This is a portrait sketch/study of a frequent model, Robert, that they use at Bay Arts. He has an interesting look. Although he looks a bit like he's scowling here, he's really a very genial guy. I sort of like the energy in this one and was happy to get it mostly done in one sitting. Done for a study, of course.
This one still needs a bit of touch up but overall I think I'm pleased with how this painting turned out, even though I have to say not totally. But at least it felt like a good workout, where the results aren't measured in the present, but rather in the future. In this case the positives will be felt later in terms of the experience I take away.

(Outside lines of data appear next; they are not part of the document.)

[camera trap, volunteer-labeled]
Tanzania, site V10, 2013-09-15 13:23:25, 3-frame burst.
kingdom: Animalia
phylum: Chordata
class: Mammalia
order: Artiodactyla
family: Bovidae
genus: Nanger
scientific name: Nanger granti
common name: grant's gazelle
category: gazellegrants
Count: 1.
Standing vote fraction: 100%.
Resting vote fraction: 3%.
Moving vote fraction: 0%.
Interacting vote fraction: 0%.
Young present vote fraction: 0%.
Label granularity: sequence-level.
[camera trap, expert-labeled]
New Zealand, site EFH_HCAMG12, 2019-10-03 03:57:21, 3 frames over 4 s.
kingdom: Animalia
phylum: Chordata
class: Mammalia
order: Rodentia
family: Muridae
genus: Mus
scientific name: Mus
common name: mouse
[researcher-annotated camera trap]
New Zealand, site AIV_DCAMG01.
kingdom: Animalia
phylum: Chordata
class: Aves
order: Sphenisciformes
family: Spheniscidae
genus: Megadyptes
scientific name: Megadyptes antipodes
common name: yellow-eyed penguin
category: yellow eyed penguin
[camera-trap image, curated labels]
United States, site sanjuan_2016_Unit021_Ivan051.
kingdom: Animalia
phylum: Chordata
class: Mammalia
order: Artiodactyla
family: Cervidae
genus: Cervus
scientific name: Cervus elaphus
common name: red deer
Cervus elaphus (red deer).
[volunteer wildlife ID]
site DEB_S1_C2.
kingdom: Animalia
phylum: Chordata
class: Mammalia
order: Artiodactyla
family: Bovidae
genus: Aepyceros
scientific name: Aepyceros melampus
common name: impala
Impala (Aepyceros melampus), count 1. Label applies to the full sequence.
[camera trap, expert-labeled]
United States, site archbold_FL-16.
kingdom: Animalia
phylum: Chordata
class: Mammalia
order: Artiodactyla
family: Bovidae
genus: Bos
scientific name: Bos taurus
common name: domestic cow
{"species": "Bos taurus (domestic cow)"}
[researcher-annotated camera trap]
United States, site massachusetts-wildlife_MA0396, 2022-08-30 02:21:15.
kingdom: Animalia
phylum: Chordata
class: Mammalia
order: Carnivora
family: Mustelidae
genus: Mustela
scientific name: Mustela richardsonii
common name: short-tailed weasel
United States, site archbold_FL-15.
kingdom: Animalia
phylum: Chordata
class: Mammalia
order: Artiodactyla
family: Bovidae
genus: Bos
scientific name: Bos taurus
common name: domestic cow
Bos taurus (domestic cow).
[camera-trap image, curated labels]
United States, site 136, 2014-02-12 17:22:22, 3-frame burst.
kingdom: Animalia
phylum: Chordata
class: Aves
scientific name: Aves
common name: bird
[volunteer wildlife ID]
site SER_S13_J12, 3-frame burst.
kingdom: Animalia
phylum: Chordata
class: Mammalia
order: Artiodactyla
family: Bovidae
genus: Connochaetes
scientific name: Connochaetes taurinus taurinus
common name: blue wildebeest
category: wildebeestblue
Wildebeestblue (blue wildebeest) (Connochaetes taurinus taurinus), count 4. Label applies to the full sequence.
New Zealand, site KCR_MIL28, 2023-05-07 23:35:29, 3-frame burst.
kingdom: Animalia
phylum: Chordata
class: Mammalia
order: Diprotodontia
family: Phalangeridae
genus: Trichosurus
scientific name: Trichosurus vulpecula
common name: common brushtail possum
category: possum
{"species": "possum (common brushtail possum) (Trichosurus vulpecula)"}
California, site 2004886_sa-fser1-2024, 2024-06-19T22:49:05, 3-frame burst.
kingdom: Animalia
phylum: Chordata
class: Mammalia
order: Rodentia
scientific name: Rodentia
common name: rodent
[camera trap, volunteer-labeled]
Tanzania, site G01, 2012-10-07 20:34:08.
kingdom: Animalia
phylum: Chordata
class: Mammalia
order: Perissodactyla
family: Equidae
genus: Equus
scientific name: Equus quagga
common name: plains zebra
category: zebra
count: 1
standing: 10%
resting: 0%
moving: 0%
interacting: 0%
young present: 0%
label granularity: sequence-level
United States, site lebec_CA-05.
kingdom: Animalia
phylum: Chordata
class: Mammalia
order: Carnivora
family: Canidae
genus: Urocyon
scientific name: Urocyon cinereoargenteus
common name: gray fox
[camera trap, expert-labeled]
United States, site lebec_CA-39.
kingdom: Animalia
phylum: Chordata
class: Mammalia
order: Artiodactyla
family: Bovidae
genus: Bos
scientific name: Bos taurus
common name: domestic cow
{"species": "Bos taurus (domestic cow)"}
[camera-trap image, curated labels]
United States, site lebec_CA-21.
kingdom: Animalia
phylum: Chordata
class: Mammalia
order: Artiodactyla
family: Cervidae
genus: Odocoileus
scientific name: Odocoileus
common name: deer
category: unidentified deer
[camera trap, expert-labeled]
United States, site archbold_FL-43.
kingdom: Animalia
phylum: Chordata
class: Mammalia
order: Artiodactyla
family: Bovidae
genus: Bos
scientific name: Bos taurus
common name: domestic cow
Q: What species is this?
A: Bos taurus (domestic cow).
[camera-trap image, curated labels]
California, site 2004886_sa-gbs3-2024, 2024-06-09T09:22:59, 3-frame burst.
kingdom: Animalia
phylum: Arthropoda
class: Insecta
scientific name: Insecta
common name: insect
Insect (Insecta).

This painting did get a lot tighter than I thought I had intended, but like I'd mentioned before it's a natural tendency so I thought I'd just go with it. Anyway, I'll probably add the photo of the updated painting at a future time, but I hadn't posted anything in a while so I thought I'd just go ahead and put this one up on my blog. I also have to add that the model, Bailey, was a great model, as were all the models at the Scottsdale workshop I attended. It really helps and makes a difference when you have an experienced model and one who was as lovely as this one.
Another mixed bag of expectation versus result. Someone once told me that Alla Prima painting is too hit or miss. At least for this person it was. I think that's true, but I kind of live for those hits. Or at least the promise of them, as they can be glorious. The likeness in this painting was off---way off! But the positive side was that I think the handling in general is fair. So there. I'm seeing the glass half-full and feeding off the positives. I definitely have been ruminating about how I plan to present myself moving forward. Or maybe it would be better if I said, what I want to project in my painting. We'll see how it pans out. I'm trying not to be too rigid at this point. Finding yourself, I think, doesn't seem to be a linear path you can plot out with a high degree of specificity. But I do have standards that whatever it is I do must reflect my initial personal inspiration. God help me.